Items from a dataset
------------------------------------

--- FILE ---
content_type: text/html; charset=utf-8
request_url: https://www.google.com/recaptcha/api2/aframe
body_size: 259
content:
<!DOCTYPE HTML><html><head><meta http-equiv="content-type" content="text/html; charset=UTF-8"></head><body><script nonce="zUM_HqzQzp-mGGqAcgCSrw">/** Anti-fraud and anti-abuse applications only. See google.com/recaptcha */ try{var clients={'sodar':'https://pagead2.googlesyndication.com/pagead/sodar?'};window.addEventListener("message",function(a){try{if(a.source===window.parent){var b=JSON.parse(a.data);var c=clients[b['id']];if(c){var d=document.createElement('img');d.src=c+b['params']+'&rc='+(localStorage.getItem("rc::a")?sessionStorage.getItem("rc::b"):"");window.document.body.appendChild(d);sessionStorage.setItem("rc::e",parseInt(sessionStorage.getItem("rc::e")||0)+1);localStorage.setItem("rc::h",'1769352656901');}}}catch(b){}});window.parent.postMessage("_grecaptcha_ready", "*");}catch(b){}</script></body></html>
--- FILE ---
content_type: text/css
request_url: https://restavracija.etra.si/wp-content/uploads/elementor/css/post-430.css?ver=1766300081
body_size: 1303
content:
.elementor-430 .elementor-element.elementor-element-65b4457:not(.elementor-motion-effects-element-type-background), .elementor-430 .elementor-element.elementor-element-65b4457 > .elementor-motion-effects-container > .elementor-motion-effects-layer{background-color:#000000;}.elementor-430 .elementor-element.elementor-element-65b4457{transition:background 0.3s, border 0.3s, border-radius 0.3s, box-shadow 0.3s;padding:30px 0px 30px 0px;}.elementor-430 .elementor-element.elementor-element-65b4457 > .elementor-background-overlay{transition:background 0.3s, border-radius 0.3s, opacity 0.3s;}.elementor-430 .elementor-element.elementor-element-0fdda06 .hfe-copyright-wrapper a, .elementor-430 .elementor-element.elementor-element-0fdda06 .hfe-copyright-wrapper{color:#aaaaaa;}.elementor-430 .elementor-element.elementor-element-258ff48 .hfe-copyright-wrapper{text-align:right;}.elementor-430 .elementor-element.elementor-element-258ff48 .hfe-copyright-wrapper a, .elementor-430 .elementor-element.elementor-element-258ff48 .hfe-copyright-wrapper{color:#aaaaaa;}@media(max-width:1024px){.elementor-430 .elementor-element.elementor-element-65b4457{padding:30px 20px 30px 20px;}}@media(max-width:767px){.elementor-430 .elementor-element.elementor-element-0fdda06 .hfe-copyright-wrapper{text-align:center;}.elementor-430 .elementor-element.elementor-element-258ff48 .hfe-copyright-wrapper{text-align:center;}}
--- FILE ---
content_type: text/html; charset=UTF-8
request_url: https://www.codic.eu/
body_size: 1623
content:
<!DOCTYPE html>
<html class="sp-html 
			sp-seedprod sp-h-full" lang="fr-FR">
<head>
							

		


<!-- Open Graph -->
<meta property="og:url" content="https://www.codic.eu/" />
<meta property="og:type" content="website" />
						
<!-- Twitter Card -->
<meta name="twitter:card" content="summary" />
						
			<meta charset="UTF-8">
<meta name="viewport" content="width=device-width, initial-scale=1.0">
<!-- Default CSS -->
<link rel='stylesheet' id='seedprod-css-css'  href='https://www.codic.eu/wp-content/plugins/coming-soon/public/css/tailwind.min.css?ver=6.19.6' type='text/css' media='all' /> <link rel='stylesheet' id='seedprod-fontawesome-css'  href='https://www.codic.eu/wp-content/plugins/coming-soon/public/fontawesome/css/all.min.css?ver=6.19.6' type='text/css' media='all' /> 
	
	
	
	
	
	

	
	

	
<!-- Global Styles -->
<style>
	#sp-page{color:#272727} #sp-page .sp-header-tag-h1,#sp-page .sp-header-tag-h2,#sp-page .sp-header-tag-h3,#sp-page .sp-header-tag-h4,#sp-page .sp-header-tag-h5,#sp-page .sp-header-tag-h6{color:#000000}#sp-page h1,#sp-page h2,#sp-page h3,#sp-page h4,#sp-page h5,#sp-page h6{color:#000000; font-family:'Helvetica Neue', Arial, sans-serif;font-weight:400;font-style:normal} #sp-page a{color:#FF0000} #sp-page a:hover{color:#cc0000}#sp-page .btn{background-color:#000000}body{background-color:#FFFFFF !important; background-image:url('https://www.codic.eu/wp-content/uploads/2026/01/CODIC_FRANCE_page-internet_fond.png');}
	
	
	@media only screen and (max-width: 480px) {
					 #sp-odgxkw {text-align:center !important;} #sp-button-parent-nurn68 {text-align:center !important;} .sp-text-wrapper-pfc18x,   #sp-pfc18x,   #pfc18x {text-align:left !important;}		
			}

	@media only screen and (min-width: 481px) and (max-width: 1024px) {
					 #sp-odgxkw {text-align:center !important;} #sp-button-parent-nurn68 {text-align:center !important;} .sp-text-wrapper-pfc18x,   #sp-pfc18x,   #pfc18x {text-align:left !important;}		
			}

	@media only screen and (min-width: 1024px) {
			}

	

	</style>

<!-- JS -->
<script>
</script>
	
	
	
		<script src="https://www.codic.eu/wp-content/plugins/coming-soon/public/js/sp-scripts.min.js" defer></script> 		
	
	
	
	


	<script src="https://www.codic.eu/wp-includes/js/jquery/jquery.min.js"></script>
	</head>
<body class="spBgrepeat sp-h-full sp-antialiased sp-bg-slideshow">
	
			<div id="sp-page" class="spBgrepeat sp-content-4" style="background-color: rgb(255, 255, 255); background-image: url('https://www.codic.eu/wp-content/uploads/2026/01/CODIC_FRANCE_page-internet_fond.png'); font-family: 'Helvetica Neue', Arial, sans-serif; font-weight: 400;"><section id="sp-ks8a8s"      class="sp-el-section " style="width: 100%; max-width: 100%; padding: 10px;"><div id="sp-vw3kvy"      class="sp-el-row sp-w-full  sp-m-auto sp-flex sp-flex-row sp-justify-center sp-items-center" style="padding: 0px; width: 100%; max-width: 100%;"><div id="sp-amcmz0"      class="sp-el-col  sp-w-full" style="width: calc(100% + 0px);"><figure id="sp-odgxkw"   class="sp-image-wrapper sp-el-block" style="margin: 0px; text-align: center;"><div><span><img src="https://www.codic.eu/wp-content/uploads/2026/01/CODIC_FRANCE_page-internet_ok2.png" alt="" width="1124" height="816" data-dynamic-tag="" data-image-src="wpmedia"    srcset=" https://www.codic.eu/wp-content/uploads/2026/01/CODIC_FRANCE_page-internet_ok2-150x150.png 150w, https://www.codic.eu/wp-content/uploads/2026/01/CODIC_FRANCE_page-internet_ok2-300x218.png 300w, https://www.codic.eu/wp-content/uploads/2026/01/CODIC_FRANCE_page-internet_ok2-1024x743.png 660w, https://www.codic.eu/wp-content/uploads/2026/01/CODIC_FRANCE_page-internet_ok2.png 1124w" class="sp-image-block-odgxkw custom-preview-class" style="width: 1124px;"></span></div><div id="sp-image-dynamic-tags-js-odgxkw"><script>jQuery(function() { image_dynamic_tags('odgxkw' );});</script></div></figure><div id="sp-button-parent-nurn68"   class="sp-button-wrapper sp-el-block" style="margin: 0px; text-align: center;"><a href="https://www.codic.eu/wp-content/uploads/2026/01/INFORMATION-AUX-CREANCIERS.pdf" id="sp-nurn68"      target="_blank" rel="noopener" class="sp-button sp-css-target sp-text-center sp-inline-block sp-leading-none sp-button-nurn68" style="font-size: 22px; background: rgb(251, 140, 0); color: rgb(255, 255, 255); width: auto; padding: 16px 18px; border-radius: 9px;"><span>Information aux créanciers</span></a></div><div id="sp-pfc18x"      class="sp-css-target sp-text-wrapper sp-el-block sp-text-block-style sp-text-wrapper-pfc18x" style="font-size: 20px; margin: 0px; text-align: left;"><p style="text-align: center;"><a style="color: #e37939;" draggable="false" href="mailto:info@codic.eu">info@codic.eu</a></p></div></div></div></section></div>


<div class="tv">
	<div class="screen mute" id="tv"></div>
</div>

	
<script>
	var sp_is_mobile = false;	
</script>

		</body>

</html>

------------------------------------

Task instructions
Pull out every line of the records above that contains the word "screen".

Task result
	@media only screen and (max-width: 480px) {
	@media only screen and (min-width: 481px) and (max-width: 1024px) {
	@media only screen and (min-width: 1024px) {
	<div class="screen mute" id="tv"></div>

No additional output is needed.